PROBLEM STATEMENT: Exactly reproduce the lines from the line containing "What distance spans" to the end of the data below, inclusive, and nothing else.

_ _ _

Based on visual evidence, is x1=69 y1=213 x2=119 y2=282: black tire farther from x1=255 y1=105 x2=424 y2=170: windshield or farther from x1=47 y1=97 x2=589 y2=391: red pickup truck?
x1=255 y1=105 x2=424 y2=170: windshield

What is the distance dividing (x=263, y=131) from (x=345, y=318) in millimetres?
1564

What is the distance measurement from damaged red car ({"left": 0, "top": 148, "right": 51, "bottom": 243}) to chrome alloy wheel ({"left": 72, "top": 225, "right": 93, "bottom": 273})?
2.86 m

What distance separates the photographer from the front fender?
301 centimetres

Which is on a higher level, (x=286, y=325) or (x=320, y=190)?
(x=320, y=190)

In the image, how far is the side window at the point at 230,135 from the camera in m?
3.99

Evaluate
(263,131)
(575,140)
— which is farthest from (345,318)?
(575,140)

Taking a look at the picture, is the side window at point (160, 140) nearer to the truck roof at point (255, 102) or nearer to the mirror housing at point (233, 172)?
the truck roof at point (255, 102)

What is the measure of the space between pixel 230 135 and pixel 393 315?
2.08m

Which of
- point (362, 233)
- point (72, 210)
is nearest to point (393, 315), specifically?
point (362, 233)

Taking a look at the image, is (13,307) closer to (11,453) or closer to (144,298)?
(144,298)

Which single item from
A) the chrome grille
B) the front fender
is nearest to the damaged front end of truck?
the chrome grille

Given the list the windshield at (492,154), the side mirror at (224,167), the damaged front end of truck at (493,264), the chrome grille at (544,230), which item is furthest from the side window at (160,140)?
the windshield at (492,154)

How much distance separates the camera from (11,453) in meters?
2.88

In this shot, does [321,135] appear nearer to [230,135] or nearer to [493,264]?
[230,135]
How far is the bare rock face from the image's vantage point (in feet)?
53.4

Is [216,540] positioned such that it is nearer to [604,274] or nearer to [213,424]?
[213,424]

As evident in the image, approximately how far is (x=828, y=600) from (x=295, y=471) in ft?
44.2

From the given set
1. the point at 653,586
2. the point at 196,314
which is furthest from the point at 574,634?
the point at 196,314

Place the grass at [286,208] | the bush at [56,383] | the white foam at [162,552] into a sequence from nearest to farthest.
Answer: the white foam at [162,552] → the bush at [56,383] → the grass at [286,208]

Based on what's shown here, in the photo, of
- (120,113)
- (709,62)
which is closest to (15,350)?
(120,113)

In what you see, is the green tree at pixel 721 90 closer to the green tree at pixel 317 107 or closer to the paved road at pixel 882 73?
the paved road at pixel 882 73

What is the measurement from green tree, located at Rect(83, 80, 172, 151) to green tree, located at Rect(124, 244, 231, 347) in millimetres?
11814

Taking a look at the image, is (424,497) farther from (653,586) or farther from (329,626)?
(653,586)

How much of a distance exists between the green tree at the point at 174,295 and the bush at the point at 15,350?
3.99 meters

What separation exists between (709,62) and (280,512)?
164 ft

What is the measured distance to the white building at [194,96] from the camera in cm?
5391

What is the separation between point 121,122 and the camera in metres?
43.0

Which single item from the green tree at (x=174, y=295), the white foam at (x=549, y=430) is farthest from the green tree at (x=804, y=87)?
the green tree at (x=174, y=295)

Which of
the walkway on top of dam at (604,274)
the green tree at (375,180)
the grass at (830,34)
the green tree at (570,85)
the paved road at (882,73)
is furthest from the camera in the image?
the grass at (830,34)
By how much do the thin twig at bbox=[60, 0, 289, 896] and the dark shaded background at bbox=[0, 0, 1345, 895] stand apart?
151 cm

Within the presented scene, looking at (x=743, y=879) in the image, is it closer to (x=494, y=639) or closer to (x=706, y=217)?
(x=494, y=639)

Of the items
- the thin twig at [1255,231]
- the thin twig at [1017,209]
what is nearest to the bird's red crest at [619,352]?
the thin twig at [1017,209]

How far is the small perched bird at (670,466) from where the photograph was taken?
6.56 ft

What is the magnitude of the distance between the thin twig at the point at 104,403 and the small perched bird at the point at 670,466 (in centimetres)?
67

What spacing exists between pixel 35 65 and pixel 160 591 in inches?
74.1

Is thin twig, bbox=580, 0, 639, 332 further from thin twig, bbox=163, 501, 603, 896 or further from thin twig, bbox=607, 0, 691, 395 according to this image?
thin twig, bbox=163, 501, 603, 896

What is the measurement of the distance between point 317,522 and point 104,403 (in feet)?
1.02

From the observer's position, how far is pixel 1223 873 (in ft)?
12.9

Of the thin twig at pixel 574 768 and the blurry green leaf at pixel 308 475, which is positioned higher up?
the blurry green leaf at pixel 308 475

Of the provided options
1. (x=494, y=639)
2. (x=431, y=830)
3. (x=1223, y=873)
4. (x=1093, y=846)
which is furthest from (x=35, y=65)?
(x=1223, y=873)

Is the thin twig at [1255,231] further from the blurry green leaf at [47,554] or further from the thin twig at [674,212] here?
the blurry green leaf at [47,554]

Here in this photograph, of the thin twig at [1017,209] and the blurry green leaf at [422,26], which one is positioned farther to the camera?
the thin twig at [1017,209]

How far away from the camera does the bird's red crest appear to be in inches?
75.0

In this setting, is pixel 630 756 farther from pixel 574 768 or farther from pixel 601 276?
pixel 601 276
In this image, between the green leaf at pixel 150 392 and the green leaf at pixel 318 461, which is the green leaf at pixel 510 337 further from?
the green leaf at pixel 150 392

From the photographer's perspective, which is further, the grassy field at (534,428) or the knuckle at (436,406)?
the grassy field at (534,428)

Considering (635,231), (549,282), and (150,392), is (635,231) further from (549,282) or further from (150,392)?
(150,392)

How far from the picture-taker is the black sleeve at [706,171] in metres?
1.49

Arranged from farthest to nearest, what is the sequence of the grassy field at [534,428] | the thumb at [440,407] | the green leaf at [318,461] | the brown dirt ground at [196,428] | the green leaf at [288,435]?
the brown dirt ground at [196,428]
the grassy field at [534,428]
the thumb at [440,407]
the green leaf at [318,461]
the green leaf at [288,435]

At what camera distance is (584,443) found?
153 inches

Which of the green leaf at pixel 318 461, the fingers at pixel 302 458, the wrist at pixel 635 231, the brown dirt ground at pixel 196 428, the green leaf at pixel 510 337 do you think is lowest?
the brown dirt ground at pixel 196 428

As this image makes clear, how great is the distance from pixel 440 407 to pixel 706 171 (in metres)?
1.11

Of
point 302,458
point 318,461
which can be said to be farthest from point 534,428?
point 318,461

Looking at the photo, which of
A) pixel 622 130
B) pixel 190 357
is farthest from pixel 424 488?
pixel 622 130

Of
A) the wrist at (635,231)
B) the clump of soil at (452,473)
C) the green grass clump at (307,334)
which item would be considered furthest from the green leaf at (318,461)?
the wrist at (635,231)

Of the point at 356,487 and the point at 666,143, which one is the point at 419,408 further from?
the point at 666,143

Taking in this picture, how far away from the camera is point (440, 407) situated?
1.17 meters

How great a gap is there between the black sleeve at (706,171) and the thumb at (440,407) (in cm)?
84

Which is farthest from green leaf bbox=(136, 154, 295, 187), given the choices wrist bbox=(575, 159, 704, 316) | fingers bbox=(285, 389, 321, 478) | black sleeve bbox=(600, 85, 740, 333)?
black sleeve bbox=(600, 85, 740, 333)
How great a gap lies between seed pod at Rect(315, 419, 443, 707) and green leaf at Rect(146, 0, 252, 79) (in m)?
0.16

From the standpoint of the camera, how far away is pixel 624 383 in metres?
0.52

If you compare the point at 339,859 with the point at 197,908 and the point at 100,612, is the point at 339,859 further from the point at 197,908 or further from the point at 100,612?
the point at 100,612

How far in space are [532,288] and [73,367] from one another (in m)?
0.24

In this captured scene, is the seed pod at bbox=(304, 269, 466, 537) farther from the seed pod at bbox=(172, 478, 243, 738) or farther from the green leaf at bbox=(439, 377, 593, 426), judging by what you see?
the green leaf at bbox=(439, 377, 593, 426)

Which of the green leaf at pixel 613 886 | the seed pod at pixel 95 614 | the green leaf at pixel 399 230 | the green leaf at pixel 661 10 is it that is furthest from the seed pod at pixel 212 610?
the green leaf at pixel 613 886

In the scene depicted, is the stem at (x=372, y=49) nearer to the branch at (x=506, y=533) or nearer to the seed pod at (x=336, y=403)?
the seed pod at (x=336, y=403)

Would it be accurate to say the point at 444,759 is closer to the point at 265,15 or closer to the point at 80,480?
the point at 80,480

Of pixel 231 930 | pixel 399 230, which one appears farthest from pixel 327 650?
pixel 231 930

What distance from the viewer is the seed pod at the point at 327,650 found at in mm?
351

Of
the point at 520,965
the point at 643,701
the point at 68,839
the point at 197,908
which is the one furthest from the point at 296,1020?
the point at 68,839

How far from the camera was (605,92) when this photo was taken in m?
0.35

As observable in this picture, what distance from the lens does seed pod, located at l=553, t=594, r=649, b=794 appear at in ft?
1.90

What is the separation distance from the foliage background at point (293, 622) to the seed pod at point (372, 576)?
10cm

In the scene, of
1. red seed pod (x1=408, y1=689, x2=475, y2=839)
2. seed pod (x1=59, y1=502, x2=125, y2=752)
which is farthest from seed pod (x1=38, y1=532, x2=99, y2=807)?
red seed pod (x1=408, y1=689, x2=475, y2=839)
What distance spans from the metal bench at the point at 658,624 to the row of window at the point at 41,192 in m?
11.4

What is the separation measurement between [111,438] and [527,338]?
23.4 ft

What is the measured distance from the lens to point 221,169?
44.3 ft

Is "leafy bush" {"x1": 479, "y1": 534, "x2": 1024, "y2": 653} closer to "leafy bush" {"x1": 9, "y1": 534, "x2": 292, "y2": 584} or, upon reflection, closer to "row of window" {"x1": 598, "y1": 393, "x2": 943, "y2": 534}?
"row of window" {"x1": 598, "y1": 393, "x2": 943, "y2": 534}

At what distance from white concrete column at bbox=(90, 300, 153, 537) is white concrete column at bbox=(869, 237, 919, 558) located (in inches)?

_ _ _

EXERCISE RESULT:
What distance spans from the metal bench at the point at 658,624 to the row of window at the point at 41,192 in m?
11.4

What is the separation measurement between [111,438] and [527,338]?
23.4 ft

What is the measured distance from the lens to point 221,169?
44.3 ft

Is "leafy bush" {"x1": 479, "y1": 534, "x2": 1024, "y2": 653} closer to "leafy bush" {"x1": 9, "y1": 534, "x2": 292, "y2": 584} or, upon reflection, closer to "row of window" {"x1": 598, "y1": 393, "x2": 943, "y2": 534}?
"row of window" {"x1": 598, "y1": 393, "x2": 943, "y2": 534}

At what distance from white concrete column at bbox=(90, 300, 153, 537) is white concrete column at bbox=(869, 237, 919, 558) located (in inches)?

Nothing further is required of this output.